> WHAT TO PRODUCE
If a line in the listing below includes the word "document", pick it out.
——————————
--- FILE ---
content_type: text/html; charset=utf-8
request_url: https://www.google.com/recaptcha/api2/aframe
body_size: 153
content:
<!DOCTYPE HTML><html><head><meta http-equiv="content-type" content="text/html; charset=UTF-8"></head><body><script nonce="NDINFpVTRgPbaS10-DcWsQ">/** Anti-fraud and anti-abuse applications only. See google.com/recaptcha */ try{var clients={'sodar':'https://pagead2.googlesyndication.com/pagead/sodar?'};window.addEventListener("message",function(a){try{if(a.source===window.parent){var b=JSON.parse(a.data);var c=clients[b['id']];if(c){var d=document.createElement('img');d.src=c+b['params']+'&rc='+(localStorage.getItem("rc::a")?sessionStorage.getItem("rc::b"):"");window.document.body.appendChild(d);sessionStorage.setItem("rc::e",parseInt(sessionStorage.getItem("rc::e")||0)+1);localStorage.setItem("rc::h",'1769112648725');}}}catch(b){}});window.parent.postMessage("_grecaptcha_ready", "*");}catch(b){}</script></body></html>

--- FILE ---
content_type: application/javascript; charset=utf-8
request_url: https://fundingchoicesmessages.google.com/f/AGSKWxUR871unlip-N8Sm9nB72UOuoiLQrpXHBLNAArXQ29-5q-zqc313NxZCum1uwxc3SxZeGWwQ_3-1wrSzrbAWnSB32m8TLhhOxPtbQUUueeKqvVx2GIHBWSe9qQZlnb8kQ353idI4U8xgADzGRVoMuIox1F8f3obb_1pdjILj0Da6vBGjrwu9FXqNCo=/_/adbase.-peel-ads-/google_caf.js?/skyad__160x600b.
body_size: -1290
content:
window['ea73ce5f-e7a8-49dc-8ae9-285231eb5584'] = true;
——————————
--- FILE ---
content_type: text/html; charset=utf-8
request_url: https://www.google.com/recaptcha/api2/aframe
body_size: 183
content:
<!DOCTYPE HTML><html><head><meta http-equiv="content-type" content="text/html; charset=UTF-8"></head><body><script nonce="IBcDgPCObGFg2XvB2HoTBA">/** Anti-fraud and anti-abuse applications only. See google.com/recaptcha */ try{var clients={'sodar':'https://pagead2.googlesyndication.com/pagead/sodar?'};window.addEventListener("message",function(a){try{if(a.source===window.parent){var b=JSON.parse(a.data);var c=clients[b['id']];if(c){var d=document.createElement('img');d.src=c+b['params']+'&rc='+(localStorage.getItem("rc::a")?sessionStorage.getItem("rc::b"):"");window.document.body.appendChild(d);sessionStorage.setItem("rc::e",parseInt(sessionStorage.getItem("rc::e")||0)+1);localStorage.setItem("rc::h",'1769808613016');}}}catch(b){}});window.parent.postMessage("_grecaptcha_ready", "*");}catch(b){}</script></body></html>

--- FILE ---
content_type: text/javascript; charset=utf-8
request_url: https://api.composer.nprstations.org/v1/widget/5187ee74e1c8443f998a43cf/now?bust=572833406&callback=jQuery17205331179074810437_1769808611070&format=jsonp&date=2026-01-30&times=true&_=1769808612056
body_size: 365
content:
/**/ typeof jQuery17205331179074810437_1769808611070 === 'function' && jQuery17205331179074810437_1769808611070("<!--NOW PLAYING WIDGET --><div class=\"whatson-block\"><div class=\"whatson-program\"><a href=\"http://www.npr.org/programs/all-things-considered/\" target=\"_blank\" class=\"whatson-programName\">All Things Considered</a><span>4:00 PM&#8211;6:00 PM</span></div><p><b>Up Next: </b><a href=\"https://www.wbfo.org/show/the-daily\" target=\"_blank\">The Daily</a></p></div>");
——————————
> SOLUTION TO THE EXERCISE
<!DOCTYPE HTML><html><head><meta http-equiv="content-type" content="text/html; charset=UTF-8"></head><body><script nonce="NDINFpVTRgPbaS10-DcWsQ">/** Anti-fraud and anti-abuse applications only. See google.com/recaptcha */ try{var clients={'sodar':'https://pagead2.googlesyndication.com/pagead/sodar?'};window.addEventListener("message",function(a){try{if(a.source===window.parent){var b=JSON.parse(a.data);var c=clients[b['id']];if(c){var d=document.createElement('img');d.src=c+b['params']+'&rc='+(localStorage.getItem("rc::a")?sessionStorage.getItem("rc::b"):"");window.document.body.appendChild(d);sessionStorage.setItem("rc::e",parseInt(sessionStorage.getItem("rc::e")||0)+1);localStorage.setItem("rc::h",'1769112648725');}}}catch(b){}});window.parent.postMessage("_grecaptcha_ready", "*");}catch(b){}</script></body></html>
<!DOCTYPE HTML><html><head><meta http-equiv="content-type" content="text/html; charset=UTF-8"></head><body><script nonce="IBcDgPCObGFg2XvB2HoTBA">/** Anti-fraud and anti-abuse applications only. See google.com/recaptcha */ try{var clients={'sodar':'https://pagead2.googlesyndication.com/pagead/sodar?'};window.addEventListener("message",function(a){try{if(a.source===window.parent){var b=JSON.parse(a.data);var c=clients[b['id']];if(c){var d=document.createElement('img');d.src=c+b['params']+'&rc='+(localStorage.getItem("rc::a")?sessionStorage.getItem("rc::b"):"");window.document.body.appendChild(d);sessionStorage.setItem("rc::e",parseInt(sessionStorage.getItem("rc::e")||0)+1);localStorage.setItem("rc::h",'1769808613016');}}}catch(b){}});window.parent.postMessage("_grecaptcha_ready", "*");}catch(b){}</script></body></html>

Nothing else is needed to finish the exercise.